GERMANY - German pension funds apply socially responsible investment (SRI) criteria only do so for certain investments, as they still fear it might dampen returns, according to a joint study by Allianz Global Investors and SD-M.
In a preliminary statement on the findings in July, Allianz and investment consultancy SD-M found that approximately 7% of assets in municipal and local church funds were invested according to SRI criteria, but only 2.8% of those in first-pillar funds for self-employed (Versorgungswerke).
It also found that federal state funds were lagging behind.
According to the report, which was supported by the German environmental ministry, SRI criteria are generally applied to real estate, private equity and equity funds, but hardly ever to fixed income, which still makes up the lion's share of German portfolios.
James Dilworth, chief executive at Allianz Global Investors in Germany, said sustainability and strong returns were "still viewed as opposites", even though more and more studies suggest sustainable investments have a "positive effect" on a portfolio's risk/return profile.

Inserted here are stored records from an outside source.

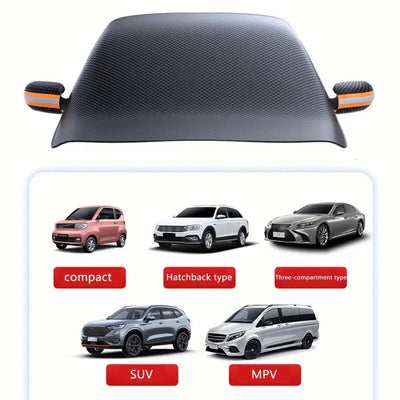 Magnetic Windscreen Snow Cover for Cars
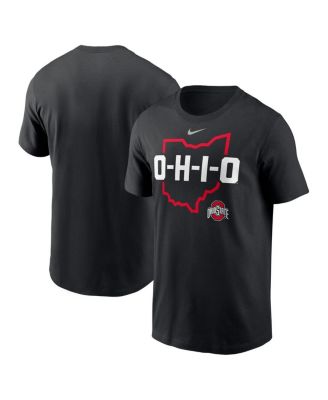 Nike - Men's Black Ohio State Buckeyes Campus Local T-Shirt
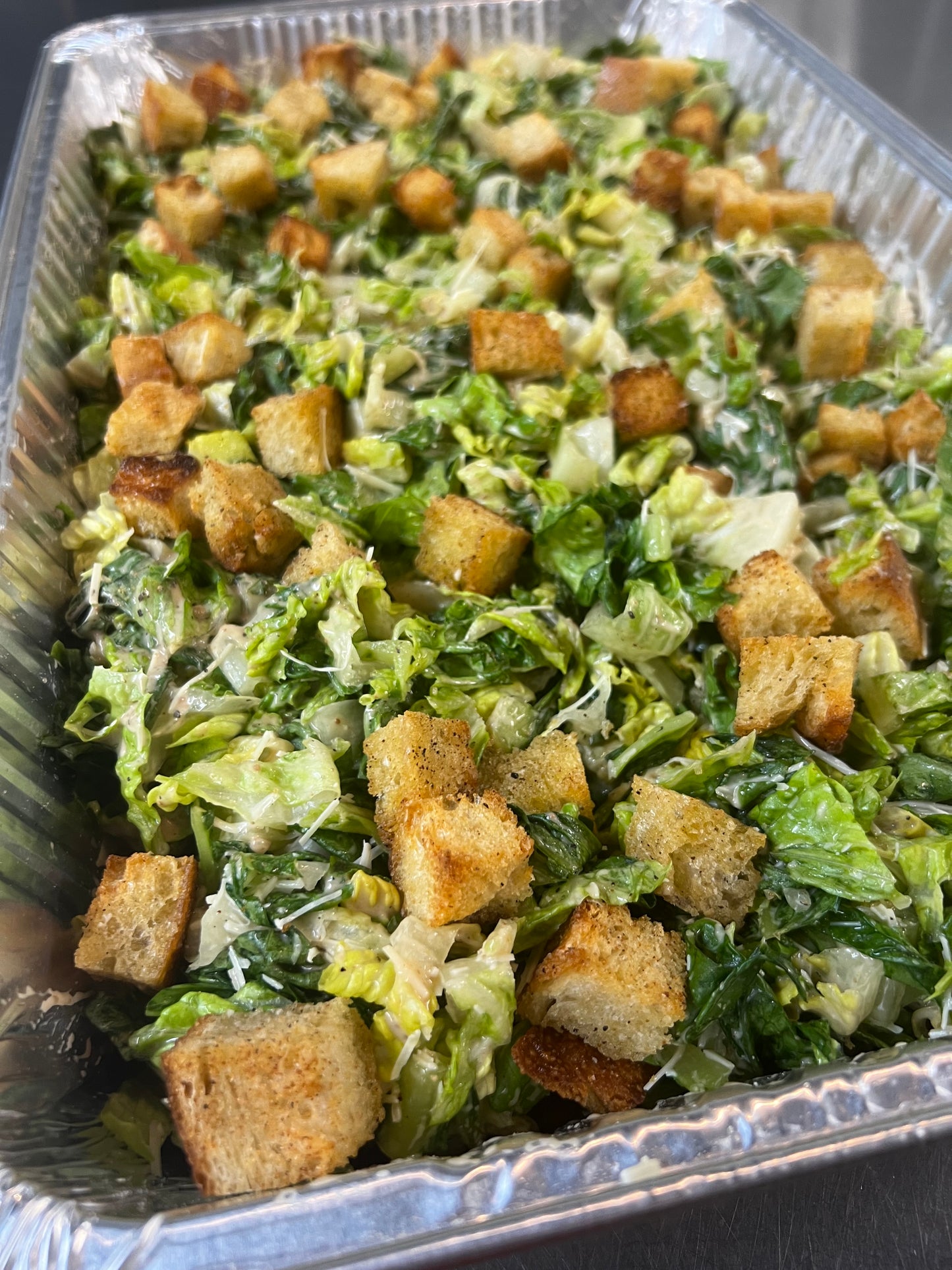 Caesar Salad ( Catering Trays )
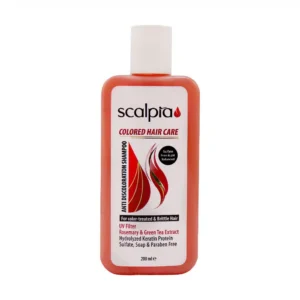Anti Discoloration Shampoo for dyed and Brittle Hair 200ml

Survey respondents said the state should set minimum sustainable development criteria that could then be applied as an overlay to existing portfolios and fund structures.
They also criticised the fact that many asset managers do not approach them about SRI.
In other news, Towers Watson has published its latest German Pension Finance Watch report, showing a decrease in funding levels in pension funds at German listed companies.
DAX companies have on average lost 1.2% since the beginning of the year, mostly suffering from falls in equity investments, which make up one-fourth of portfolios on average.
Assets in the pensions schemes declined by 3% quarter-on-quarter to €159bn.
At the same time, pension liabilities increased as the discount rate dropped by 34 basis points to 5.35% over the last quarter. This pushed funding levels down 5 percentage points to 62%.
Nevertheless, Thomas Jasper, head of occupational pension consulting at Towers Watson Germany, said that, despite this "perfect storm-scenario" of falling returns and increasing liabilities, the negative effect on pension plans was 'moderate'.
He added that, over the long term, funding levels had increased consistently from just over 50% in 2000 to 66% in 2010, and that further funding would continue.